Usually, the Bad magic number is caused by wrong python version when 
running .pyc file (the .pyc must have been compiled using a different 
version of python than the one in PyMOL 1.3, which is python 2.5.4). 
Maybe you have also noticed on the first line of the CASTpyMOL webpage :

To use CASTpyMOL version 2, you must be using PyMOL version 0.99 

pymol 0.99 and pymol 1.3 uses different versions of python.

Maybe you should contact the CASTpyMOL people to get a .py file so you 
can try them with your pymol 1.3, or ask them to compile a .pyc using 
python 2.5.4 for you.
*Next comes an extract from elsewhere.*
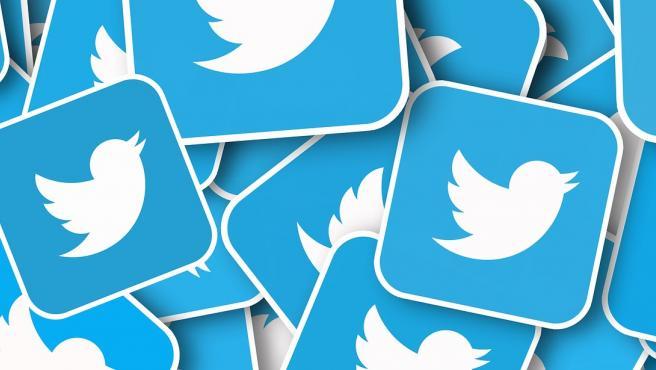 Twitter cuenta con unos 1.500 trabajadores que restablecen cuentas, revisan las infracciones de los usuarios y responden a posibles violaciones de contenido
Or install pymol 0.99 in parallel to you pymol 1.3.

good luck!
hongbo

On 03/22/2011 11:03 AM, Tomáš Kučera wrote:
 Hello pymol users,

 I try to install this castp plugin:
 http://sts.bioengr.uic.edu/castp/pymol.php
 -  http://sts.bioengr.uic.edu/castp/infoPages/CASTpyMOL_v2.pyc

 I have pymol 1.3 (windows7 64bit)

 and I got:

 ImportError: Bad magic number in C:\Program Files
 (x86)\PyMOL\PyMOL/modules\pmg_tk\startup\CASTpyMOL_v2.pyc
 Error: unable to initialize plugin 'CASTpyMOL_v2'.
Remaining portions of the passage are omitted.